Some records:
────
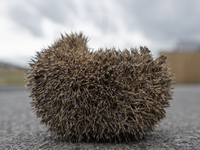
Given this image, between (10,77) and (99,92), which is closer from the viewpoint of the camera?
(99,92)

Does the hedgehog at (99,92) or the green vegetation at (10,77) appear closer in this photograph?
the hedgehog at (99,92)

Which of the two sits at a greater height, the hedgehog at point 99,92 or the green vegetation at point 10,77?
the green vegetation at point 10,77

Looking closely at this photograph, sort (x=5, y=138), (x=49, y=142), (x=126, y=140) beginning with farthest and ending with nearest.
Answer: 1. (x=5, y=138)
2. (x=49, y=142)
3. (x=126, y=140)

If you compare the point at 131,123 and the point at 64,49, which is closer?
the point at 131,123

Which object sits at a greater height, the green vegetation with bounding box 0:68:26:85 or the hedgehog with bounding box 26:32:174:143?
the green vegetation with bounding box 0:68:26:85

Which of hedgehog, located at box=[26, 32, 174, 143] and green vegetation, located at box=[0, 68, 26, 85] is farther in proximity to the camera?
green vegetation, located at box=[0, 68, 26, 85]

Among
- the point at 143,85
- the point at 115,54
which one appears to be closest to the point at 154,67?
the point at 143,85

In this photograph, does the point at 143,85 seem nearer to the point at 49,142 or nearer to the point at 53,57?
the point at 53,57

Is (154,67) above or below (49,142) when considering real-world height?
above
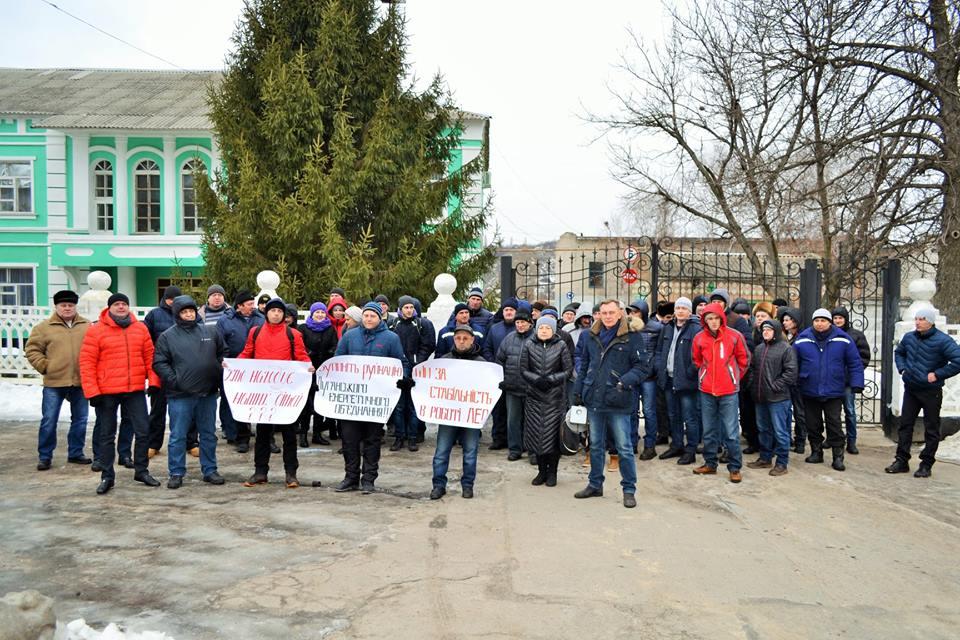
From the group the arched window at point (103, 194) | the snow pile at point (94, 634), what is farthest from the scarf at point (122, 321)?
the arched window at point (103, 194)

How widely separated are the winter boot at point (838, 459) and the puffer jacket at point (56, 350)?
892 centimetres

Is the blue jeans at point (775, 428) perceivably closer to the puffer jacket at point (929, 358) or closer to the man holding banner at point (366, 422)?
the puffer jacket at point (929, 358)

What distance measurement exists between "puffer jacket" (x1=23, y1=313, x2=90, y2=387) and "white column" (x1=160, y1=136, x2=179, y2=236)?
18.6 m

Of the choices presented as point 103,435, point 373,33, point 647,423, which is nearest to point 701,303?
point 647,423

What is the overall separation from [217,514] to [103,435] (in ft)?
6.68

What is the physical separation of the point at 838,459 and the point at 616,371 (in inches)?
143

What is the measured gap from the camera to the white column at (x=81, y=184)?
26719mm

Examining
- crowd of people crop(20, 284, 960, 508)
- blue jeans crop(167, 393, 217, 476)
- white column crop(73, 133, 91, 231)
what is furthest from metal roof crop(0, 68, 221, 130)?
blue jeans crop(167, 393, 217, 476)

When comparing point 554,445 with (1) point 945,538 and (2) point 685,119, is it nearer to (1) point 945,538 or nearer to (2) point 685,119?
(1) point 945,538

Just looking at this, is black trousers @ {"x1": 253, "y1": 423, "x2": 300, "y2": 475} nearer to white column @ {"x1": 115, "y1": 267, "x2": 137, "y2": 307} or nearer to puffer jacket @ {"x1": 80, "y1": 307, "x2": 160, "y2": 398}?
puffer jacket @ {"x1": 80, "y1": 307, "x2": 160, "y2": 398}

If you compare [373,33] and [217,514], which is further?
[373,33]

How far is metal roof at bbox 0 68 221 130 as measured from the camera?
26.0 meters

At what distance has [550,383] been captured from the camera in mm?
8398

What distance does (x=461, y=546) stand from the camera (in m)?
6.45
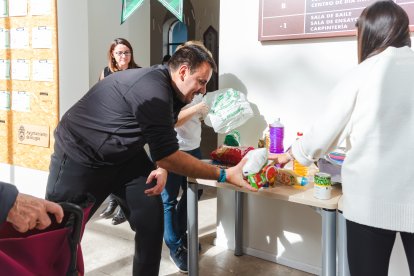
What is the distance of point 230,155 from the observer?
80.6 inches

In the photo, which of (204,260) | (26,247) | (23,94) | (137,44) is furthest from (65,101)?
(26,247)

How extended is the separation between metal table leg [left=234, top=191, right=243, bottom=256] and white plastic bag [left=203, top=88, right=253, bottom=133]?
476 millimetres

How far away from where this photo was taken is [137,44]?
3.85 metres

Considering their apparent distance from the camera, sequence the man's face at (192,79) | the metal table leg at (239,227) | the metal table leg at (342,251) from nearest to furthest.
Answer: the metal table leg at (342,251)
the man's face at (192,79)
the metal table leg at (239,227)

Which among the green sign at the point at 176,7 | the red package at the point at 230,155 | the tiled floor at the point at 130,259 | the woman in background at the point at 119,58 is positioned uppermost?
the green sign at the point at 176,7

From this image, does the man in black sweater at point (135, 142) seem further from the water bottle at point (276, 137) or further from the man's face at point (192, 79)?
the water bottle at point (276, 137)

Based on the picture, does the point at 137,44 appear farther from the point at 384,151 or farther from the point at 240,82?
the point at 384,151

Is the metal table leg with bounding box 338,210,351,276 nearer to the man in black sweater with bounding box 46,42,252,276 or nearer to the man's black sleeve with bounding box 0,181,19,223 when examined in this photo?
the man in black sweater with bounding box 46,42,252,276

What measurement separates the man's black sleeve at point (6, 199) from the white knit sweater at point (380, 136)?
0.95 m

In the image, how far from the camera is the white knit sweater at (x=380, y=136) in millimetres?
1133

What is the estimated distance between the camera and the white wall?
2.21 m

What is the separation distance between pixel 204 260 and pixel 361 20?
182 centimetres

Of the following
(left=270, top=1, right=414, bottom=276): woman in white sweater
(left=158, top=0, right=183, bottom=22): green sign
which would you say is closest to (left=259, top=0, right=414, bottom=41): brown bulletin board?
(left=158, top=0, right=183, bottom=22): green sign

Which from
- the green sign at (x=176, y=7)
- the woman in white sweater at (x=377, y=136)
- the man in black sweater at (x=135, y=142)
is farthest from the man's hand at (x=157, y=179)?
the green sign at (x=176, y=7)
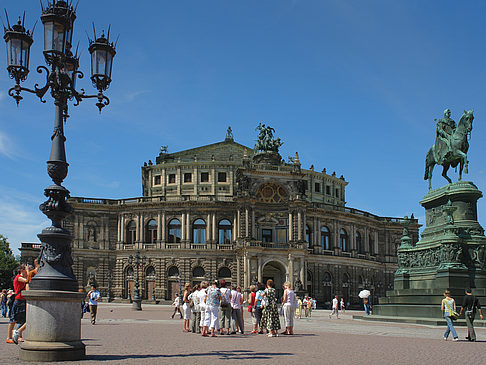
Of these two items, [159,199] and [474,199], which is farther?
[159,199]

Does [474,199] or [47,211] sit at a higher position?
[474,199]

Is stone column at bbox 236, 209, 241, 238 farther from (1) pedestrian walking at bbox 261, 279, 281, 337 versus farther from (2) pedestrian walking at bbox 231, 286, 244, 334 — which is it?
(1) pedestrian walking at bbox 261, 279, 281, 337

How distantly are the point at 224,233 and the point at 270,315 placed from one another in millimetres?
49315

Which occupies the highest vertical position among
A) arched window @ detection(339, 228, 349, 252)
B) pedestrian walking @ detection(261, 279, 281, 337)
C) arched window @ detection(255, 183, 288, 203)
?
arched window @ detection(255, 183, 288, 203)

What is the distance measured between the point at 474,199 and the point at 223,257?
144 feet

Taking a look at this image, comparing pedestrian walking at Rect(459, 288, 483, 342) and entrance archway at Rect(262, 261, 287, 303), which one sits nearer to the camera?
pedestrian walking at Rect(459, 288, 483, 342)

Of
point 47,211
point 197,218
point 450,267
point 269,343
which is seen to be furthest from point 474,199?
point 197,218

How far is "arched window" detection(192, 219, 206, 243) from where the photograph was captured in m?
68.1

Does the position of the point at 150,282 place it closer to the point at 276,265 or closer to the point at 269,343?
the point at 276,265

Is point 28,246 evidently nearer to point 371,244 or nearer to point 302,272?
point 302,272

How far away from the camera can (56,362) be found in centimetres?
1110

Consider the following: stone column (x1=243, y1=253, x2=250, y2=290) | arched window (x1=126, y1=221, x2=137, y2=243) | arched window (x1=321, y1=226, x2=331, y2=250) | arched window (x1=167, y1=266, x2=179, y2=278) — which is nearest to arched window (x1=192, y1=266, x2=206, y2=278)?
arched window (x1=167, y1=266, x2=179, y2=278)

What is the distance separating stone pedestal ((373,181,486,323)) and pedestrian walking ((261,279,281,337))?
8.21 meters

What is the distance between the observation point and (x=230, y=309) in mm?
20719
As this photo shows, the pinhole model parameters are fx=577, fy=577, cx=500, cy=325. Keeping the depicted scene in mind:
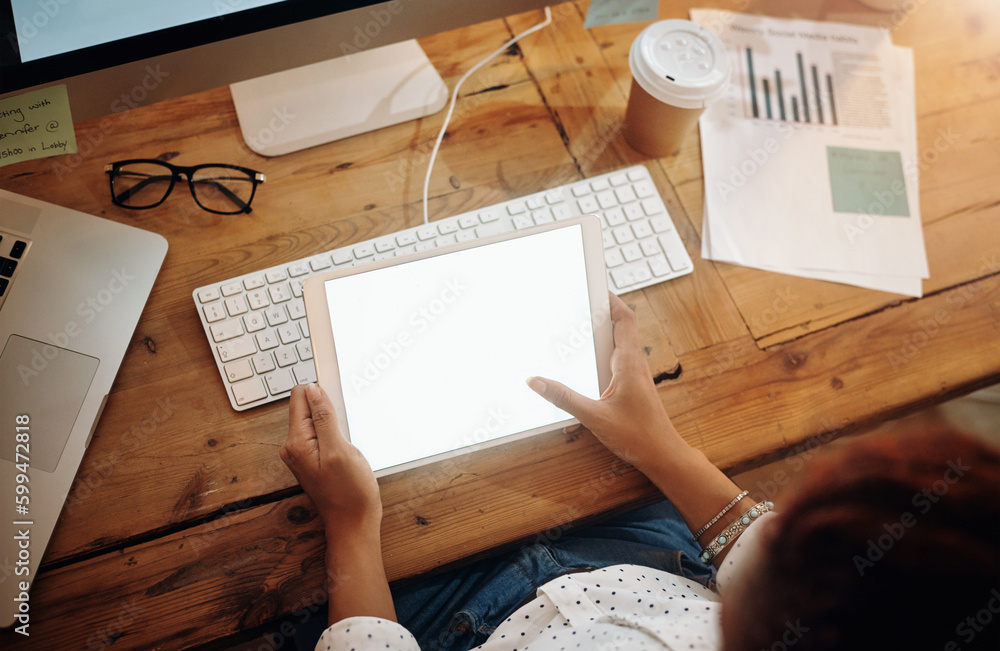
────
The exercise | Select each line of the listing above that contains the word "image", and copy those lines.

Solution for this problem |
Given this image, between (10,77) and (99,92), which is closer from the viewpoint of the camera?
From this image, does the man in black sweater at point (135, 142) seem further from the water bottle at point (276, 137) or further from the man's face at point (192, 79)?
In the image, how far from the camera is the white knit sweater at (x=380, y=136) in millimetres?
Taking a look at this image, comparing pedestrian walking at Rect(459, 288, 483, 342) and entrance archway at Rect(262, 261, 287, 303), which one sits nearer to the camera?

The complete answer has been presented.